Excerpt from a dataset —

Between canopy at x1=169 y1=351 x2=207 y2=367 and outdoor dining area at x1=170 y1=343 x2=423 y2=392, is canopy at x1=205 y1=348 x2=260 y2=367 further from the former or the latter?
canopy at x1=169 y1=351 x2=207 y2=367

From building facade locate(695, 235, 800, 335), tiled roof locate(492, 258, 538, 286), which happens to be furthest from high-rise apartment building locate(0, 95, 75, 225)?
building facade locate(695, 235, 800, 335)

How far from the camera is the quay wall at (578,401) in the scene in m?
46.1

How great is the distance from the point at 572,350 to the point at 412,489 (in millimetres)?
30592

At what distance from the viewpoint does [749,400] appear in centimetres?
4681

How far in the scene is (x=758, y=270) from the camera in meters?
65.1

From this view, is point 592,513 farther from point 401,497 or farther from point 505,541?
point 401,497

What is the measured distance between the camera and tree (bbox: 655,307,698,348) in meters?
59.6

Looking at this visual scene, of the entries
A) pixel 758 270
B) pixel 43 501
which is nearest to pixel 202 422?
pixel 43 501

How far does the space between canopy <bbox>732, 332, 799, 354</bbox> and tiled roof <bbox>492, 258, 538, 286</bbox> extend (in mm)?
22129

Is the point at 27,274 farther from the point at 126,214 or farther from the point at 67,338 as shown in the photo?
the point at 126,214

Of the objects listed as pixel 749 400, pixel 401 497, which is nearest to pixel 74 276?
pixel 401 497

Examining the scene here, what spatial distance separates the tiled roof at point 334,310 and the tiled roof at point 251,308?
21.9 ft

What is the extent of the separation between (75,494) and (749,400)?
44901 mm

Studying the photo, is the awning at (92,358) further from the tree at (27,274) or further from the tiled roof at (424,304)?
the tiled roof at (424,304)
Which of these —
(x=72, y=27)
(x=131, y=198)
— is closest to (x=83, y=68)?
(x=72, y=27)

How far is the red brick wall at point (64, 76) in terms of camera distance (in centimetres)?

TASK PROMPT — Write out once more the lines above beginning at the line with "At what distance"; continue through the final line and stop there.

COMPLETE RESPONSE —
At what distance from the viewpoint does [749,400] appear in centimetres?
4681

How far in the scene is (x=758, y=270) from the camera in meters?
65.1

From this view, is point 592,513 farther from point 401,497 or farther from point 505,541?
point 401,497

What is the measured distance between the camera and tree (bbox: 655,307,698,348) in meters?
59.6

Looking at this visual scene, of the entries
A) pixel 758 270
B) pixel 43 501
which is nearest to pixel 202 422?
pixel 43 501

How far does the space between canopy <bbox>732, 332, 799, 354</bbox> and tiled roof <bbox>492, 258, 538, 286</bbox> extend (in mm)?
22129

Is the point at 27,274 farther from the point at 126,214 or farther from the point at 67,338 as shown in the photo?
the point at 126,214

Of the objects listed as pixel 749 400, pixel 401 497, which is nearest to pixel 74 276?
pixel 401 497

Examining the scene here, what spatial distance separates the tiled roof at point 334,310 and the tiled roof at point 251,308?
21.9 ft

What is the extent of the separation between (75,494) and (749,400)?
44901 mm

Studying the photo, is the awning at (92,358) further from the tree at (27,274) or further from the tiled roof at (424,304)?
the tiled roof at (424,304)
Which of these —
(x=72, y=27)
(x=131, y=198)
— is closest to (x=83, y=68)?
(x=72, y=27)

How far is the red brick wall at point (64, 76) in terms of camera distance (in centimetres)?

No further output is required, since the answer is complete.